## Set exercise 1
In the account of packing groceries at the Duluth Target, rewrite the passage from "I won’t tell" up to and including "your every move.", putting "elderly shopper" wherever "little old lady" appears.
## Set exercise 2
According to the account of packing groceries at the Duluth Target, why did the tunnel under the store usually have water standing in it?

---------- Page extract

Target in Duluth is build on a swamp.  The site had a large creek running through the middle of it before they built the store.  They moved the creek and built the store – they built a five foot high five foot wide tunnel under the store from way back by the office of Target Foods across the front of the food part of the store and after a right angle bend out to the front South side of the store where a medium sized room was used to store buckets of bags of food till the customer came to pick them up.

Along one side of the tunnel was a roller track – you know like in factories with many ball bearing rollers that the buckets could roll on.  There was a slight slope to the tunnel to the front of the store so if everything went right (haha) the buckets with three or four bags of groceries would roll down a short conveyor at each packing station and then make a sharp turn at the bottom and get on the “main line” travel track.  They then had to make another sharp turn before the mostly straight shot to the front of the store.  The entire length of the tunnel was about 300 feet I would guess.  Oh did I mention that because the store was built on a swamp the tunnel had about a four inches of water in it most of the time.  I think Jack took one look at my size and though – this is going to be fun to send Mark down into the tunnel, I don’t really need someone to work right now, I just need a laugh!

When two packing stations would send the buckets down the chute at just the right time, one coming down would slam into one going by on the main line and knock both of them into the water.  If you were lucky the bucket floated and you only got your feet wet and could just put everything back and lift the wet bucket back on the track and send it on it’s way.

At the other end of the track where I was working the first day, they also had a problem with the up-conveyor, if the person taking the buckets off the belt at the top did not work fast enough (new guy) they would backup on the main line and start falling into the water.  This was even worse than back at the store because here the water was deeper – they actually had a set of waders for the guy (new guy) who had to go down and fish the buckets out of the water.

I won’t tell you how many times we had to call back to the store to send items that were destroyed by falling in the water, but it was a lot!  We always told the customer if something was missing to let us know and we would make it right.

Packing groceries is kind of fun, at least I tried to make it fun because if you didn’t you probably would go crazy!  Pick up the cans, put them in the bottom, not too many, put some lighter stuff in, put the bag in the cart or bucket – repeat – repeat.  Oh then you get the customer who just has to make you job harder – you put four cans in a bag if the customer is a little old lady – six if it is a big guy who looks like a football player.  But the little old lady has other ideas and is not afraid to direct your every move.

I used to hum or even sing under my breath (this was before Ipods) to amuse myself – I remember cracking up one of the checkers with singing the song  “Gimme Dat Thing (or Ding)” by the Pipkins under my breath, she could hear me as I would grab a can or box from her along with gimme dat thing in beat and she just lost it!  She started laughing, I don’t know if the customer heard me or not but Mary, the checker was laughing and tears were starting run down her face, I just looked like “What?” I alway do that! I have run into Mary over the years at other places and every time I do she still remembers “gimme that thing” and laughs. She was about ten years older than me so I don’t know if she will ever read this but I hope she does and smiles again.

--------------------
---------- Source excerpt

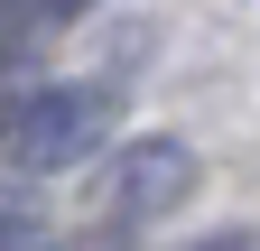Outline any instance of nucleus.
<instances>
[{"instance_id": "f257e3e1", "label": "nucleus", "mask_w": 260, "mask_h": 251, "mask_svg": "<svg viewBox=\"0 0 260 251\" xmlns=\"http://www.w3.org/2000/svg\"><path fill=\"white\" fill-rule=\"evenodd\" d=\"M121 103L103 84H28L10 112H0V159L10 168H75L112 140Z\"/></svg>"}, {"instance_id": "39448f33", "label": "nucleus", "mask_w": 260, "mask_h": 251, "mask_svg": "<svg viewBox=\"0 0 260 251\" xmlns=\"http://www.w3.org/2000/svg\"><path fill=\"white\" fill-rule=\"evenodd\" d=\"M186 251H260L251 233H205V242H186Z\"/></svg>"}, {"instance_id": "20e7f679", "label": "nucleus", "mask_w": 260, "mask_h": 251, "mask_svg": "<svg viewBox=\"0 0 260 251\" xmlns=\"http://www.w3.org/2000/svg\"><path fill=\"white\" fill-rule=\"evenodd\" d=\"M0 251H47V214L19 205V196H0Z\"/></svg>"}, {"instance_id": "f03ea898", "label": "nucleus", "mask_w": 260, "mask_h": 251, "mask_svg": "<svg viewBox=\"0 0 260 251\" xmlns=\"http://www.w3.org/2000/svg\"><path fill=\"white\" fill-rule=\"evenodd\" d=\"M186 186H195V159L177 140H130L112 159V177H103V205L121 214V224H149V214H168Z\"/></svg>"}, {"instance_id": "7ed1b4c3", "label": "nucleus", "mask_w": 260, "mask_h": 251, "mask_svg": "<svg viewBox=\"0 0 260 251\" xmlns=\"http://www.w3.org/2000/svg\"><path fill=\"white\" fill-rule=\"evenodd\" d=\"M93 0H10V47H28V38H56L65 19H84Z\"/></svg>"}]
</instances>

--------------------

## Correct result 1
I won’t tell you how many times we had to call back to the store to send items that were destroyed by falling in the water, but it was a lot!  We always told the customer if something was missing to let us know and we would make it right.

Packing groceries is kind of fun, at least I tried to make it fun because if you didn’t you probably would go crazy!  Pick up the cans, put them in the bottom, not too many, put some lighter stuff in, put the bag in the cart or bucket – repeat – repeat.  Oh then you get the customer who just has to make you job harder – you put four cans in a bag if the customer is a elderly shopper – six if it is a big guy who looks like a football player.  But the elderly shopper has other ideas and is not afraid to direct your every move.

## Correct result 2
The tunnel had about four inches of water in it most of the time because the store was built on a swamp.